**The problem:** Give back exactly the lines from the one that holds "Panda Maker (2010)》" through the final line of the data; omit the pictures and add nothing.

[Stored entries]

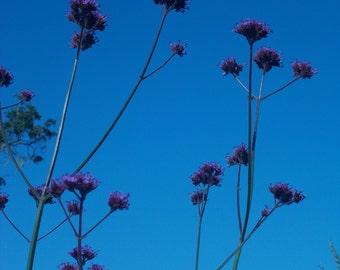Verbena bonariensis Cottage garden flower seeds purple flower seed wildflower garden butterfly seed perennial flower gardening cut flower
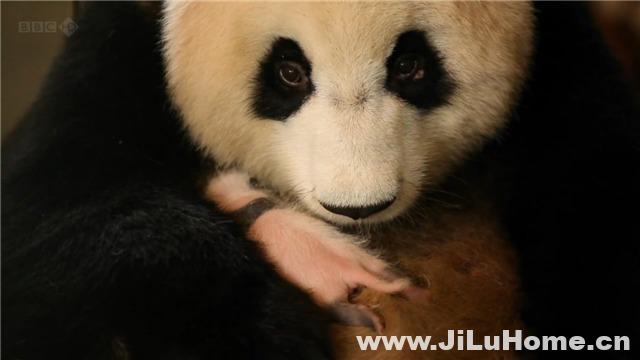 《熊猫缔造者 Panda Maker (2010)》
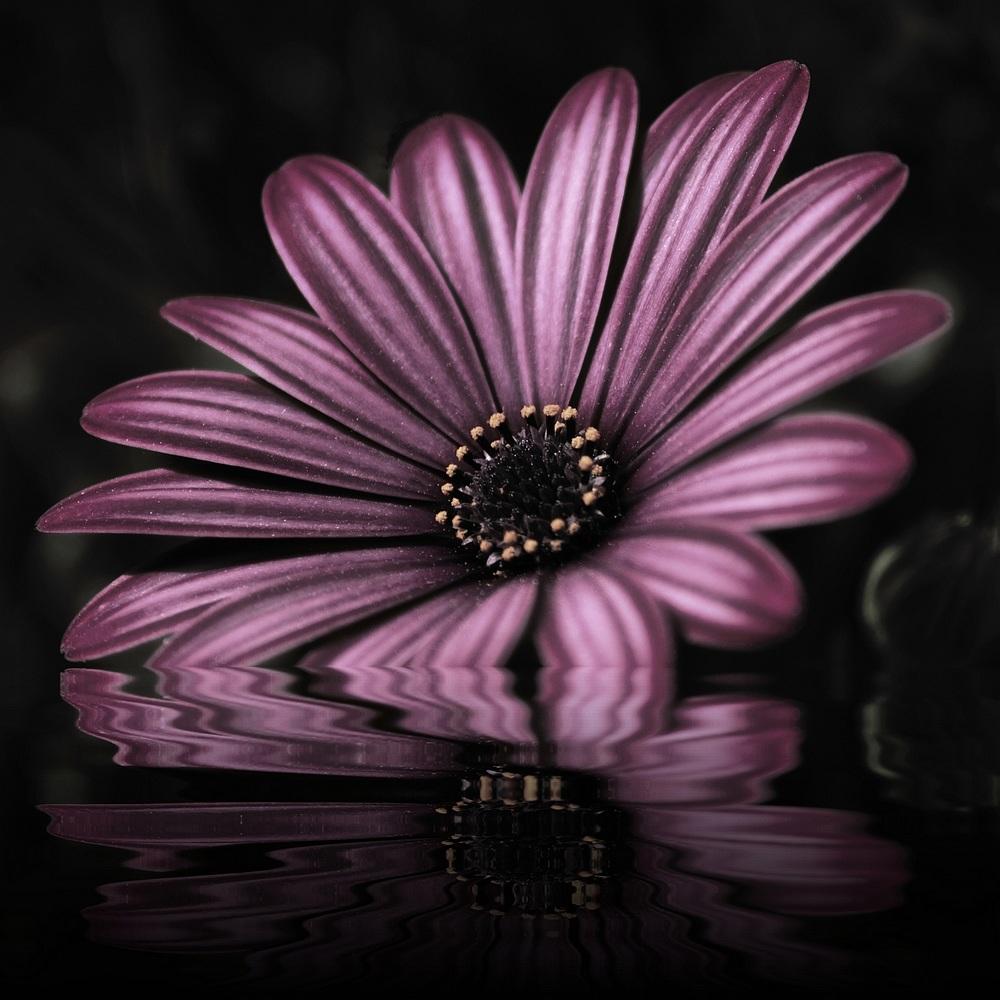 "photo ""réflexion"" tags: nature, still life, flowers"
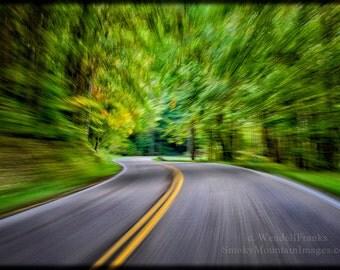 Speeding Through The Forest E42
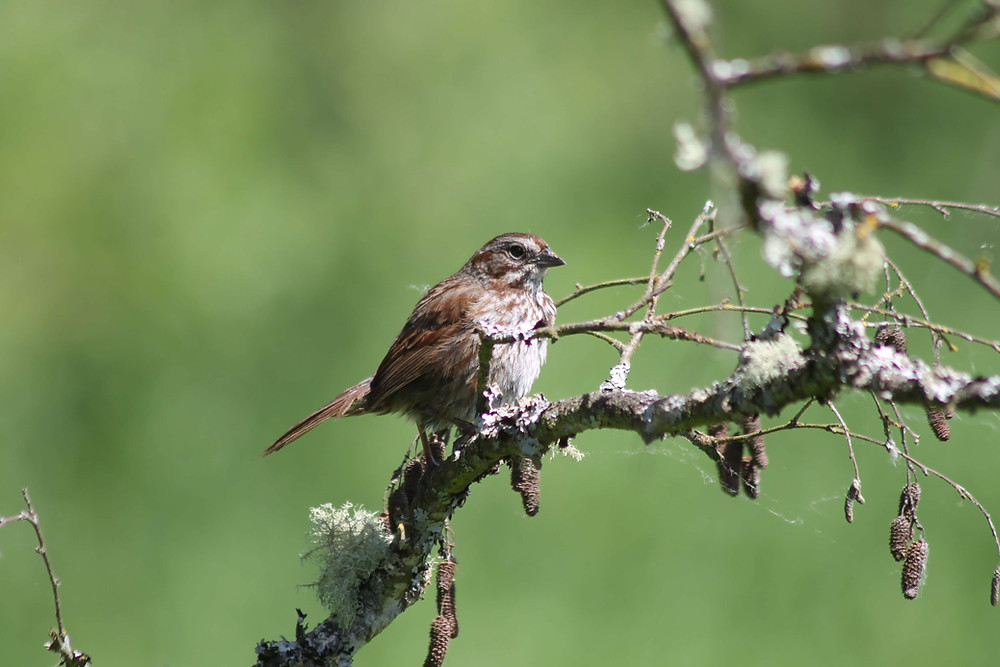 A Song Sparrow sitting in a tree north of Seattle, Washington.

**Exercise solution:**
 《熊猫缔造者 Panda Maker (2010)》
 "photo ""réflexion"" tags: nature, still life, flowers"
 Speeding Through The Forest E42
 A Song Sparrow sitting in a tree north of Seattle, Washington.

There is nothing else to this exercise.